Customer Lockbox in Office 365

Note

This article provides deployment and configuration guidance for a feature that is currently available only for organizations that have a Microsoft 365 E5, Office 365 E5, Information Protection and Compliance, or Advanced Compliance add-on subscription.

Customer Lockbox ensures that Microsoft cannot access your content to perform a service operation without your explicit approval. Customer Lockbox brings you into the approval workflow for requests to access your content.

Occasionally, Microsoft engineers help troubleshoot and fix customer reported issues in the support process. Usually, issues are fixed through extensive telemetry and debugging tools Microsoft has in place for its services. However, some cases require a Microsoft engineer to access customer content to determine the root cause and fix the issue. Customer Lockbox requires the engineer to request access from the customer as a final step in the approval workflow. This gives organizations the option to approve or deny these requests, and provide direct-access control to the customer.

Customer Lockbox overview video

Note

Customer Lockbox supports requests to access data in Exchange Online, SharePoint Online, and OneDrive for Business. To recommend support for other Office 365 services, please submit a request at Office 365 UserVoice.

Customer Lockbox workflow

The following steps outline the typical workflow when a Customer Lockbox request is initiated by a Microsoft engineer:

  1. Someone at an organization has an issue with their Office 365 mailbox.

  2. After the user troubleshoots the issue, but can't fix it, they open a support request with Microsoft Support.

  3. A support engineer reviews the service request and determines a need to access customer’s Exchange Online content to repair the issue.

  4. The support engineer logs into the Customer Lockbox request tool and makes a data access request by specifying the customer's tenant name, service request number, and the estimated duration for which access to the data is needed.

  5. After a Microsoft Support manager approves the request, Customer Lockbox sends the designated approver at the customer's organization an email notification about the pending access request from Microsoft.
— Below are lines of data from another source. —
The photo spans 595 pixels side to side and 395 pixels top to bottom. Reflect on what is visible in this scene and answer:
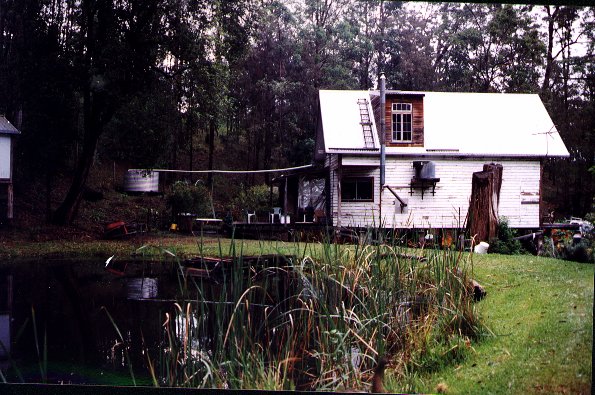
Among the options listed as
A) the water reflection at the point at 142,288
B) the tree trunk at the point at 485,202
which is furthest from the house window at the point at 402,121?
the water reflection at the point at 142,288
    Example of a Customer Lockbox email notification

    Note

    Anyone who is assigned the Customer Lockbox access approver admin role in Microsoft 365 admin center can approve Customer Lockbox requests.
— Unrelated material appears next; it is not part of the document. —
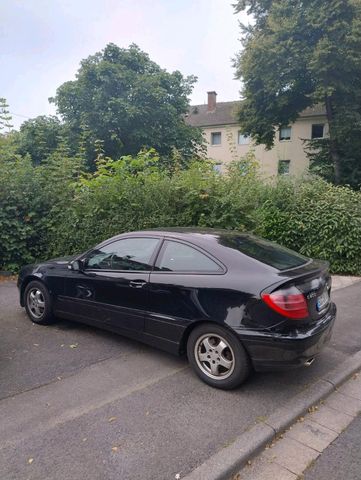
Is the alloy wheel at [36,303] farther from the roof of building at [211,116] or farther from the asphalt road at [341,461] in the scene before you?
the roof of building at [211,116]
  6. The approver signs in to the Microsoft 365 admin center and approves the request. This step triggers the creation of an audit record available by searching the Office 365 audit log. For more information, see the Auditing Customer Lockbox requests section.

    If the customer rejects the request or the request isn’t approved within 12 hours, the request expires and no access is granted to the Microsoft engineer.

    Important

    Microsoft does not include any links in Customer Lockbox email notifications requiring you to sign in to Office 365.

  7. After the customer approves the request, the Microsoft engineer receives the approval message, logs into Exchange Online, and fixes the customer's issue. Microsoft engineers have the requested duration to fix the issue after which the access is automatically revoked.

Note

All actions performed by a Microsoft engineer are logged in the Office 365 audit log. You can search for and review these audit record and can be searched for and reviewed.

Turn Customer Lockbox requests on or off

An Office 365 administrator can turn on Customer Lockbox controls in the Microsoft 365 admin center. When Customer Lockbox is turned on, Microsoft is required to obtain an organization’s approval before accessing any of their content.

Note

To perform the following procedure, you must be a global administrator in your Microsoft 365 or Office 365 organization, or be assigned the Customer Lockbox access approver admin role.

  1. Go to https://admin.microsoft.com and sign in with your work or school account.

  2. Click Settings > Security & privacy.

    Edit the Customer Lockbox settings in the admin center

  3. On the Customer Lockbox tile, click Edit, and then move the toggle to On or Off to turn the feature on or off.

    Require approval for Customer Lockbox

Approve or deny a Customer Lockbox request

Note

To perform the following procedure, you must be a global administrator in your Microsoft 365 or Office 365 organization, or be assigned the Customer Lockbox access approver admin role.

  1. Go to https://admin.microsoft.com and sign in with your work or school account.

  2. Click Support > Customer Lockbox Requests.

    Click Support, then click Customer Lockbox Requests

    A list of Customer Lockbox requests is displayed.

    List of Customer Lockbox requests

  3. Select a Customer Lockbox request, and then click Approve or Deny.

    Approve or deny Customer Lockbox requests

    A confirmation message about the approval of the Customer Lockbox request is displayed.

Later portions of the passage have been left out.